TASK INSTRUCTIONS: Put each line of the items below into a JSON list of strings, one string per line, leaving out blank lines.
[Start MATERIALS PROVIDED]
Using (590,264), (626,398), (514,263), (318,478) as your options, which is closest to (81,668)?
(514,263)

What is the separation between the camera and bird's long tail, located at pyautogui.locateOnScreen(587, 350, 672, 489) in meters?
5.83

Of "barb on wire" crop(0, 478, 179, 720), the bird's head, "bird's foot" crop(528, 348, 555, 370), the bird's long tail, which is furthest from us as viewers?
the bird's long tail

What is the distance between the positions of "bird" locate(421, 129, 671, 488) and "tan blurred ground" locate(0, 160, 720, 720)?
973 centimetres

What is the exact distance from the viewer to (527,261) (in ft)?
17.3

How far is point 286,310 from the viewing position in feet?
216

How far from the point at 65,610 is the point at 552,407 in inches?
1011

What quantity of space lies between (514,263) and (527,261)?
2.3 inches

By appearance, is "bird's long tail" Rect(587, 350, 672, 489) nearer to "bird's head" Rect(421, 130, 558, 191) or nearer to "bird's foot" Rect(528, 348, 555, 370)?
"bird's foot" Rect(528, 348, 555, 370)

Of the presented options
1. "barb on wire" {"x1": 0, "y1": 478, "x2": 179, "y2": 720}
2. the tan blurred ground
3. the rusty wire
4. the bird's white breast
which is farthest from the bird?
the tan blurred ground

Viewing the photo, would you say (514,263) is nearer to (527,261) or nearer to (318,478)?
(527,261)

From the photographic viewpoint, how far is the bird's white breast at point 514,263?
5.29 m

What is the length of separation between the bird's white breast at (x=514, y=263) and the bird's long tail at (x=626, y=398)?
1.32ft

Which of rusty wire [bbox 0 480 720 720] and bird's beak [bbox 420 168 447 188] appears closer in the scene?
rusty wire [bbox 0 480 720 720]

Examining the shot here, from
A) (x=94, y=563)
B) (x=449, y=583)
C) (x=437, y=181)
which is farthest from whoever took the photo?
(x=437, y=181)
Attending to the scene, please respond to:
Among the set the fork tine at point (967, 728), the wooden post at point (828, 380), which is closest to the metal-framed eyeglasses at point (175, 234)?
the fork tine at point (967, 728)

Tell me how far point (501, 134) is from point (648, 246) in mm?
[End MATERIALS PROVIDED]
THE REPLY:
[
  "Using (590,264), (626,398), (514,263), (318,478) as your options, which is closest to (81,668)?",
  "(514,263)",
  "What is the separation between the camera and bird's long tail, located at pyautogui.locateOnScreen(587, 350, 672, 489) in meters?",
  "5.83",
  "Of \"barb on wire\" crop(0, 478, 179, 720), the bird's head, \"bird's foot\" crop(528, 348, 555, 370), the bird's long tail, which is furthest from us as viewers?",
  "the bird's long tail",
  "What is the distance between the positions of \"bird\" locate(421, 129, 671, 488) and \"tan blurred ground\" locate(0, 160, 720, 720)?",
  "973 centimetres",
  "What is the exact distance from the viewer to (527,261) (in ft)?",
  "17.3",
  "How far is point 286,310 from the viewing position in feet?",
  "216",
  "How far from the point at 65,610 is the point at 552,407 in inches?",
  "1011",
  "What quantity of space lies between (514,263) and (527,261)?",
  "2.3 inches",
  "By appearance, is \"bird's long tail\" Rect(587, 350, 672, 489) nearer to \"bird's head\" Rect(421, 130, 558, 191) or nearer to \"bird's foot\" Rect(528, 348, 555, 370)?",
  "\"bird's foot\" Rect(528, 348, 555, 370)",
  "Of the presented options",
  "1. \"barb on wire\" {\"x1\": 0, \"y1\": 478, \"x2\": 179, \"y2\": 720}",
  "2. the tan blurred ground",
  "3. the rusty wire",
  "4. the bird's white breast",
  "which is farthest from the bird?",
  "the tan blurred ground",
  "Viewing the photo, would you say (514,263) is nearer to (527,261) or nearer to (318,478)?",
  "(527,261)",
  "From the photographic viewpoint, how far is the bird's white breast at point 514,263?",
  "5.29 m",
  "What is the length of separation between the bird's white breast at (x=514, y=263) and the bird's long tail at (x=626, y=398)?",
  "1.32ft",
  "Which of rusty wire [bbox 0 480 720 720] and bird's beak [bbox 420 168 447 188] appears closer in the scene?",
  "rusty wire [bbox 0 480 720 720]",
  "Examining the shot here, from",
  "A) (x=94, y=563)",
  "B) (x=449, y=583)",
  "C) (x=437, y=181)",
  "which is farthest from whoever took the photo?",
  "(x=437, y=181)",
  "Attending to the scene, please respond to:",
  "Among the set the fork tine at point (967, 728), the wooden post at point (828, 380), which is closest to the metal-framed eyeglasses at point (175, 234)?",
  "the fork tine at point (967, 728)",
  "Tell me how far point (501, 134) is from point (648, 246) in mm?"
]